#### Приведённый отрывок

Спрос на африканских рабов в Европе впервые начал удовлетворяться еще в 1441 году, когда португальская флотилия, выйдя из Сенегальского залива, бросила якорь в Лисабоне. С той поры «товар» из Африки поступал непрерывно сотни лет, по мере того как португальцы и их соперники продвигались все дальше к югу вдоль берега и утверждались в этих местах. К началу XVI века в Португалии появились целые районы, где негритянских рабов было больше, чем местных жителей. Еще большим спросом пользовались черные рабы на Карибском море и в Бразилии. Судя по документам, американский рынок был практически ненасытным. Это обстоятельство раздуло работорговлю до невероятных размеров. В результате вызванных ею войн погибли миллионы людей.

Голые цифры память обычно не удерживает. Может быть, примеры, которые я приведу, помогут запомнить цифры, говорящие о масштабах работорговли. Недавно один португальский историк заявил, что между 1486 и 1641 годами только с берега Анголы было увезено 1389 тысяч рабов – иными словами, этот и без того не густо населенный район терял ежегодно 9 тысяч человек. В отчете Филиппу II говорится о 52 053 рабах, вывезенных в Бразилию из Анголы с 1575 по 1591 год, – примерно по 2 тысячи рабов в год. Кадорнега оценивает число африканцев, ввезенных в Бразилию главным образом из Анголы и Мозамбика между 1580 и 1680 годами, в миллион человек, то есть по 10 тысяч человек каждый год. Позднее цифры станут еще более внушительными. А ведь Ангола и Мозамбик – только два из многих районов, куда работорговцы совершали разбойничьи набеги.

Согласно архивам Ливерпуля, за 11 лет (1783-1793) из этого порта было отправлено за рабами 900 флотилий, которые вывезли из Африки свыше 300 тысяч рабов на сумму примерно 15 миллионов фунтов стерлингов. Чистая прибыль оценивалась в 12 миллионов фунтов, или более миллиона ежегодно. В середине XIX века Генрих Барт все еще сетовал не только на существование работорговли в Судане (в районе Кано и других местах), но также на рейсы американских судов в бухту Бенин. Положить конец работорговле оказалось значительно труднее, чем начать ее.

Трудно – пожалуй, даже невозможно – измерить ущерб, причиненный ею Африке. Во всяком случае она нанесла смертельный удар африканскому обществу и цивилизации. В войнах, порожденных работорговлей в Центральной и Южной Африке, не было заложено прогрессивное начало, ибо они не порождали ни изобретательности, ни инициативы, не влекли за собой никакого материального прогресса, как утверждают некоторые. Напротив, последствия этих войн были сугубо отрицательными. Они уничтожили то, чего Африка достигла за тысячелетия, ничего не дав ей взамен.

########
#### Исходные данные

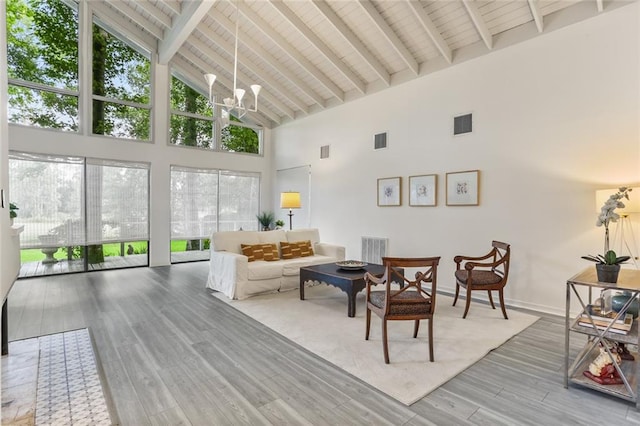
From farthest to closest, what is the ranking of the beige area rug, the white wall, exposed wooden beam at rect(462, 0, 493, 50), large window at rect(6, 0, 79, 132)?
large window at rect(6, 0, 79, 132) → exposed wooden beam at rect(462, 0, 493, 50) → the white wall → the beige area rug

########

**Задания и упражнения**
1. Сколько флотилий было отправлено за рабами из Ливерпуля за 1783–1793 годы, согласно отрывку о работорговле?
2. Напишите продолжение отрывка о работорговле, начав сразу после его последнего предложения.

**Ответы по заданиям**
1. 900 флотилий.

2.
По мере того как войны ради захвата рабов продолжались, люди все более черствели. Работорговля разлагала европейцев, порождала в них все большую алчность. Внезапные вспышки восстаний отчаявшихся рабов лишь умножали их невзгоды и влекли за собой новые кровопролития. «Поскольку очень немногие негры могут перенести потерю свободы и выпавшие на их долю трудности, – говорится в одном документе 1788 года, – и поскольку у них нет сил терпеть, они все время стремятся воспользоваться любой оплошностью своих угнетателей. Чаще всего это выливается в мятежи, подавление которых редко обходится без большого побоища. Иногда мятеж удается. Тогда рабы истребляют весь экипаж судна. Они всегда готовы воспользоваться любой возможностью, чтобы совершить любой отчаянный поступок, лишь бы выкарабкаться из своего несчастного положения, и, несмотря на все препятствия, часто достигают своей цели».

Человек, написавший эти строки, был аболиционистом и сочувствовал рабам. Однако, как показал Герсковиц, «большинство негров с самого начала отказывалось примириться с рабством без борьбы». Когда им не удавалось поднять мятеж в море, они восставали в самой Америке. Туссен-Лувертюр с Гаити был только одним из многих рабов, которые возрождали на берегах Карибского моря или в самой Америке попраннную человеческую свободу.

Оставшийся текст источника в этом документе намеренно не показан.